--- START SUPPLIED DATA ---

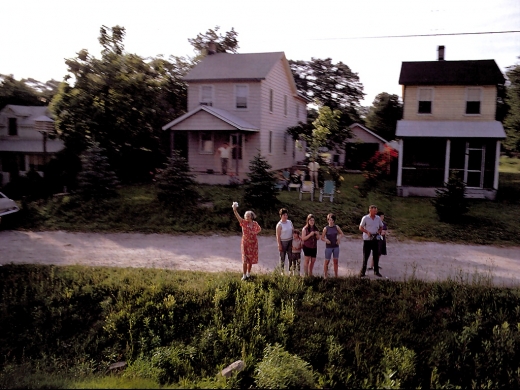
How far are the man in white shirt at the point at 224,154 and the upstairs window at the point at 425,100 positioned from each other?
412 inches

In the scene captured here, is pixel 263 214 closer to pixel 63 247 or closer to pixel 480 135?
pixel 63 247

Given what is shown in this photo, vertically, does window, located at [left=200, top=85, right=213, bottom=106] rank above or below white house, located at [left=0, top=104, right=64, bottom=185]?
above

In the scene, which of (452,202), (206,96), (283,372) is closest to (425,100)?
(452,202)

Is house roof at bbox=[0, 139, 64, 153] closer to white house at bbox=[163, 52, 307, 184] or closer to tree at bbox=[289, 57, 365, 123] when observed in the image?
white house at bbox=[163, 52, 307, 184]

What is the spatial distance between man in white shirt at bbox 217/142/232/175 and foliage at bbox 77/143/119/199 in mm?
6811

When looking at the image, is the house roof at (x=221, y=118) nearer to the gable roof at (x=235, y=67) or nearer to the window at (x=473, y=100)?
the gable roof at (x=235, y=67)

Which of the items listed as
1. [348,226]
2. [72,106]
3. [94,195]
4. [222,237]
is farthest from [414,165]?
[72,106]

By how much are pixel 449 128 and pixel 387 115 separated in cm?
2066

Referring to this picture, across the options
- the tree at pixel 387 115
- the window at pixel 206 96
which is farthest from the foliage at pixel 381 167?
the tree at pixel 387 115

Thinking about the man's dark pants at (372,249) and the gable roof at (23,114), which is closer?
the man's dark pants at (372,249)

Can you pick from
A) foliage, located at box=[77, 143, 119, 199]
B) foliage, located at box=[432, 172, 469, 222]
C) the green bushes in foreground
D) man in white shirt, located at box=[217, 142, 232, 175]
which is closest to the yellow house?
foliage, located at box=[432, 172, 469, 222]

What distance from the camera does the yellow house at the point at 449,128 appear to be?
24109mm

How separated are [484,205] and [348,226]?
25.9 feet

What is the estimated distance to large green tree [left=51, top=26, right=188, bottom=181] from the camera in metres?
25.3
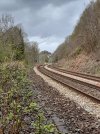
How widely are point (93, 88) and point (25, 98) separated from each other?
27.3ft

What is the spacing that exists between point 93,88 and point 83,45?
46.1m

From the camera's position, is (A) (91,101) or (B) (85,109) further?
(A) (91,101)

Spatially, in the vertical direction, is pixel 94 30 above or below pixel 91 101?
above

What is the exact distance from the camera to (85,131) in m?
10.3

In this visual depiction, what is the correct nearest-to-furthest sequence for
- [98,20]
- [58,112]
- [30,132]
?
[30,132], [58,112], [98,20]

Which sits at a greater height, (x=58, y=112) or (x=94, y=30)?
(x=94, y=30)

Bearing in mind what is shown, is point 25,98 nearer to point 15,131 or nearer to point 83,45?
point 15,131

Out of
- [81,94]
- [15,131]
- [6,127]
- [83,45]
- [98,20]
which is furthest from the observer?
[83,45]

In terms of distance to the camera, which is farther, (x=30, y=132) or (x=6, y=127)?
(x=30, y=132)

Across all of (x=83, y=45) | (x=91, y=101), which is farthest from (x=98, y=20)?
(x=91, y=101)

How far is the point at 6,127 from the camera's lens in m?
8.77

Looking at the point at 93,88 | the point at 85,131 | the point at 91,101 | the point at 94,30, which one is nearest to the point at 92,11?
the point at 94,30

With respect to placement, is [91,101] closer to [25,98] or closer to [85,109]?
[85,109]

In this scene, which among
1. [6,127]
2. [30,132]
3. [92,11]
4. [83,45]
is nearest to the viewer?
[6,127]
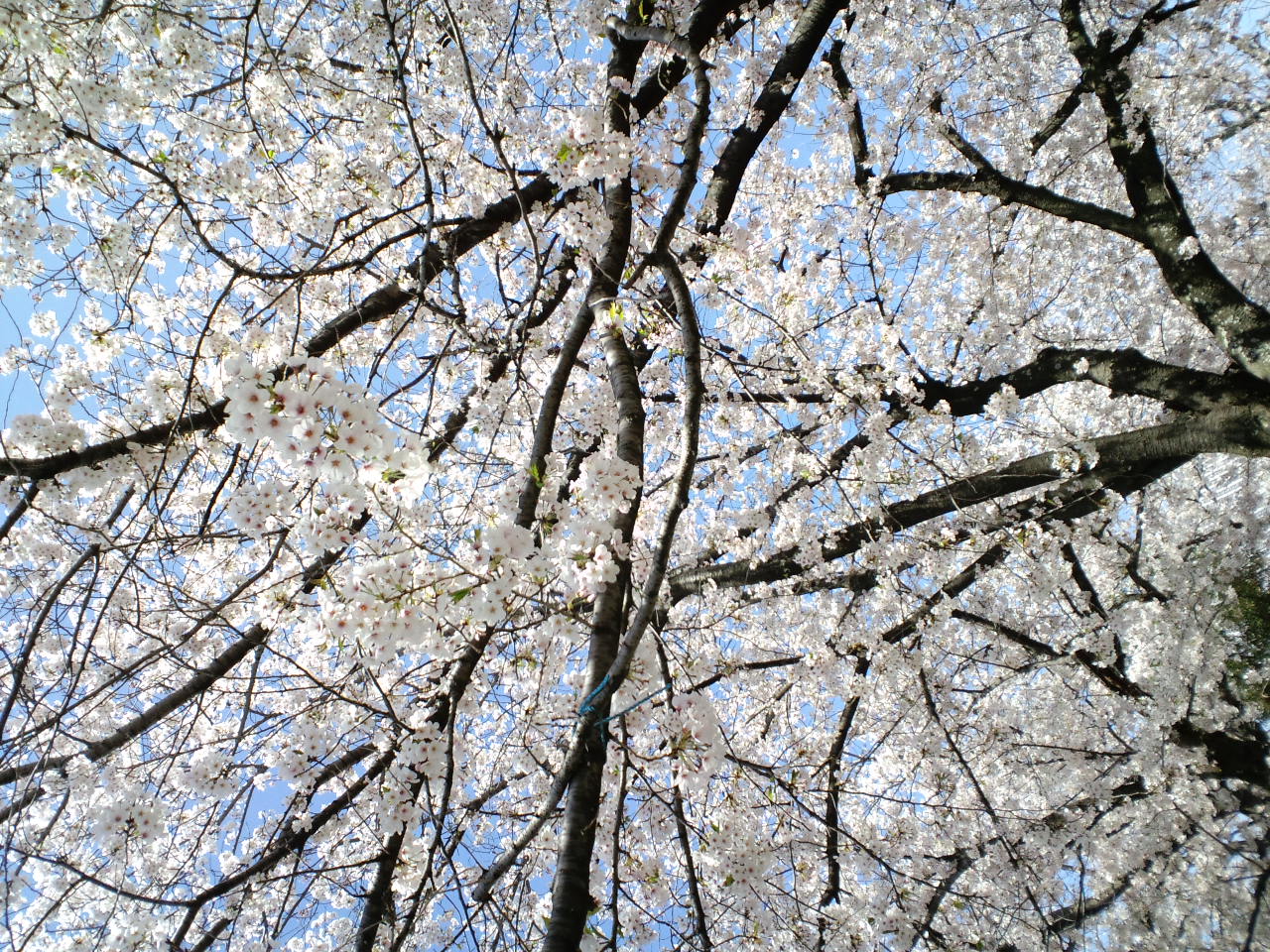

--- END SUPPLIED DATA ---

**YOUR TASK:** Copy out all the entries above word for word, leaving out the pictures.

**PROBLEM SOLUTION:**
How far are the man in white shirt at the point at 224,154 and the upstairs window at the point at 425,100 positioned from each other?
412 inches

In the scene captured here, is pixel 263 214 closer to pixel 63 247 or closer to pixel 480 135?
pixel 63 247

Given what is shown in this photo, vertically, does window, located at [left=200, top=85, right=213, bottom=106] rank above or below white house, located at [left=0, top=104, right=64, bottom=185]?
above

In the scene, which of (452,202), (206,96), (283,372) is closest to (425,100)?
(452,202)

Is house roof at bbox=[0, 139, 64, 153] closer to white house at bbox=[163, 52, 307, 184] or closer to tree at bbox=[289, 57, 365, 123] when observed in the image?
white house at bbox=[163, 52, 307, 184]

What is the spatial distance between man in white shirt at bbox 217/142/232/175 and foliage at bbox 77/143/119/199 in mm?
6811

When looking at the image, is the house roof at (x=221, y=118) nearer to the gable roof at (x=235, y=67) or nearer to the window at (x=473, y=100)?
the gable roof at (x=235, y=67)

Which of the items listed as
1. [348,226]
2. [72,106]
3. [94,195]
4. [222,237]
is farthest from [414,165]?
[72,106]

By how much are pixel 449 128 and pixel 387 115 separated in cm?
2066

Referring to this picture, across the options
- the tree at pixel 387 115
- the window at pixel 206 96
which is farthest from the foliage at pixel 381 167?
the tree at pixel 387 115

Thinking about the man's dark pants at (372,249) and the gable roof at (23,114), which is closer?
the man's dark pants at (372,249)

Can you pick from
A) foliage, located at box=[77, 143, 119, 199]
B) foliage, located at box=[432, 172, 469, 222]
C) the green bushes in foreground
D) man in white shirt, located at box=[217, 142, 232, 175]
which is closest to the yellow house?
foliage, located at box=[432, 172, 469, 222]

What distance from the camera does the yellow house at the point at 449,128 appear to be?
24109mm

How separated are [484,205] and [348,226]?
25.9 feet

What is the estimated distance to large green tree [left=51, top=26, right=188, bottom=181] from the camera in metres?
25.3
How widely are point (93, 88) and point (25, 98) separated from each other?
27.3ft

What is the spacing that exists between point 93,88 and point 83,45?
46.1m

From the camera's position, is (A) (91,101) or (B) (85,109) further?
(A) (91,101)

Spatially, in the vertical direction, is pixel 94 30 above or below pixel 91 101?
above

What is the exact distance from the camera to (85,131) in m?
10.3

In this visual depiction, what is the correct nearest-to-furthest sequence for
- [98,20]
- [58,112]
- [30,132]
?
[30,132], [58,112], [98,20]

Which sits at a greater height, (x=58, y=112) or (x=94, y=30)?
(x=94, y=30)

Bearing in mind what is shown, is point 25,98 nearer to point 15,131 or nearer to point 83,45?
point 15,131

Out of
- [81,94]
- [15,131]
- [6,127]
- [83,45]
- [98,20]
which is furthest from the observer?
[83,45]

In terms of distance to the camera, which is farther, (x=30, y=132) or (x=6, y=127)?
(x=30, y=132)

Across all of (x=83, y=45) | (x=91, y=101), which is farthest from (x=98, y=20)?
(x=91, y=101)

How far is the point at 6,127 from the camera's lens in m?
8.77

Looking at the point at 93,88 | the point at 85,131 | the point at 91,101 | the point at 94,30, which one is nearest to the point at 92,11?
the point at 94,30

With respect to placement, is [91,101] closer to [25,98] or closer to [85,109]?
[85,109]

In this scene, which among
1. [6,127]
2. [30,132]
3. [92,11]
4. [83,45]
is nearest to the viewer?
[6,127]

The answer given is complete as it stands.